→ **QUESTIONS**
A: Using the passage on maladaptive pain, decide whether each statement agrees with it: (i) the molecular and cellular changes of hypersensitization occur only in the spinal cord; (ii) allodynia means that normally nonnoxious stimuli such as touch become painful; (iii) maladaptive pain generally includes some type of nerve injury. Answer yes or no for each, quoting the words of the passage that decide it.
B: Answer these questions from the passage on maladaptive pain:
(i) What term describes pain that works correctly and is normal and protective?
(ii) What term describes pain that is worse than it should be?
(iii) Which dogs are named with Chiari‐like malformation?

→ **PROVIDED TEXT**
────────────────
When pain works correctly, it is both normal and protective; this is often referred to as “adaptive” pain. If pain becomes exaggerated in some way (duration, scope, character, field), it is then said to be “maladaptive.” Maladaptive pain occurs through a process called “hypersensitization”: a combination of cellular and molecular processes that include lowering firing thresholds of nociceptors, recruitment of “innocent bystander” nociceptors, “cross‐talk” with other neurons such as those responsible for touch, pressure, and sympathetic fibers, and diminished inhibitory control. The molecular and cellular changes of hypersensitization occur in both the peripheral tissue and the spinal cord. The result for the patient is pain that is worse than it should be (“hyperalgesia”), normally nonnoxious stimuli like touch now become painful (“allodynia”), odd sensations that accompany the pain (“dysthesias” like tingling, itch, burning, even numbness), a larger area than originally affected is now painful, pain present for longer than expected, and spontaneous pain without any obvious tissue damage present.
Maladaptive pain can occur through a variety of circumstances, but generally includes nerve injury of some type. This injury can be macroscopic and obvious, or microscopic and inobvious. Taken to the extreme, maladaptive pain of any origin becomes “neuropathic,” whereby permanent changes are encoded into the peripheral and central nervous system. At this point, pain can be said to be a disease unto itself.
Maladaptive pain and/or pain with a neuropathic component can occur under both heritable and acquired, and acute and chronic circumstances. A partial list of these includes but is not limited to the following.
CNS injury, including heritable disorders such as Chiari‐like malformation (Cavalier King Charles spaniels) and acquired ones such as intervertebral disc disease and other spinal trauma, traumatic nerve injury, e.g., amputation, encephalitides.
────────────────
→ **DATA RECORDS**
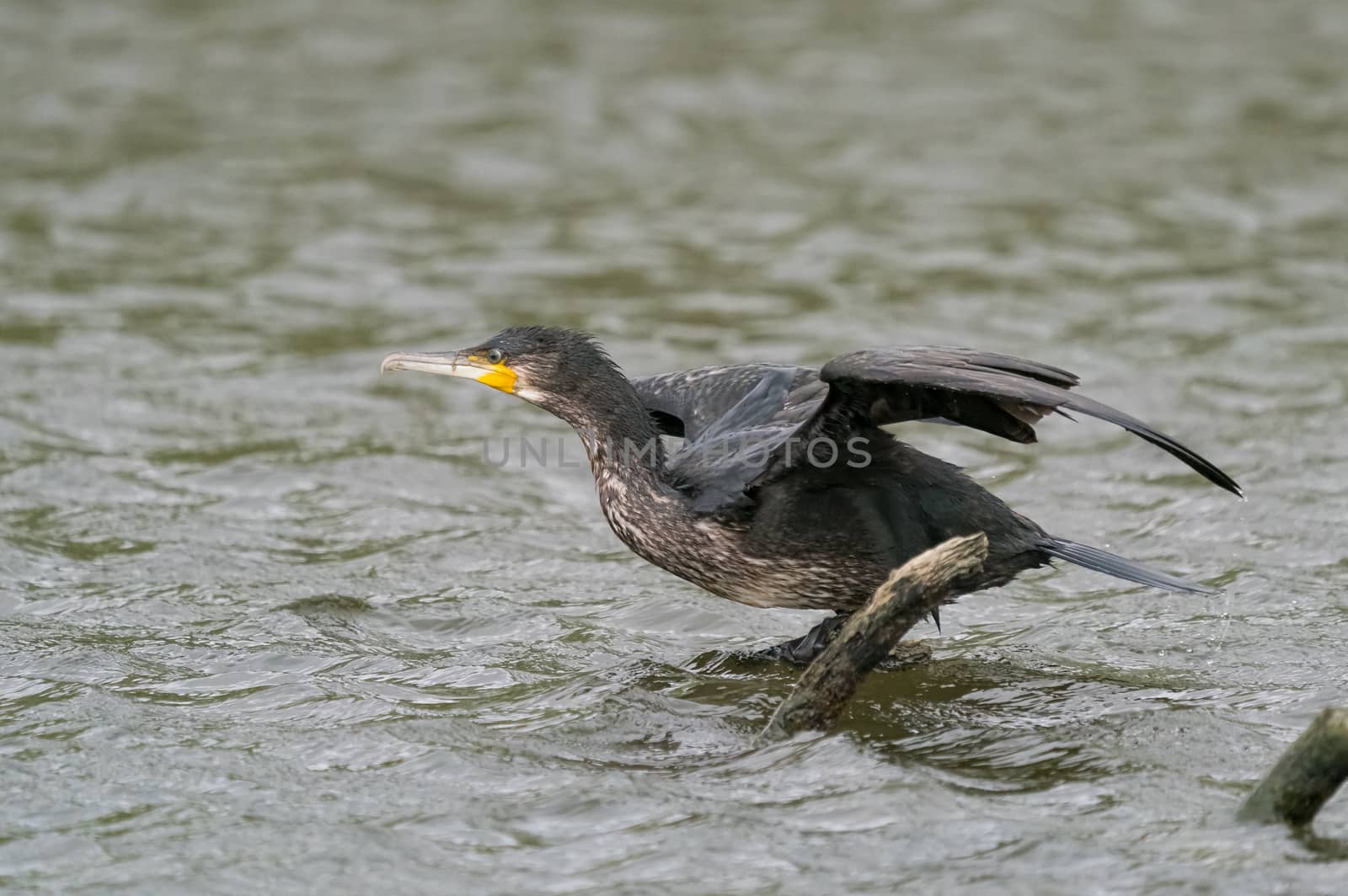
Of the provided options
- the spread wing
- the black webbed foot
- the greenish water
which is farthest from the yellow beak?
────────────────
→ **SOLUTIONS TO EACH TASK**
A:
(i) No: "The molecular and cellular changes of hypersensitization occur in both the peripheral tissue and the spinal cord."
(ii) Yes: "normally nonnoxious stimuli like touch now become painful (“allodynia”)"
(iii) Yes: "Maladaptive pain can occur through a variety of circumstances, but generally includes nerve injury of some type."

B:
(i) "Adaptive" pain
(ii) Hyperalgesia
(iii) Cavalier King Charles spaniels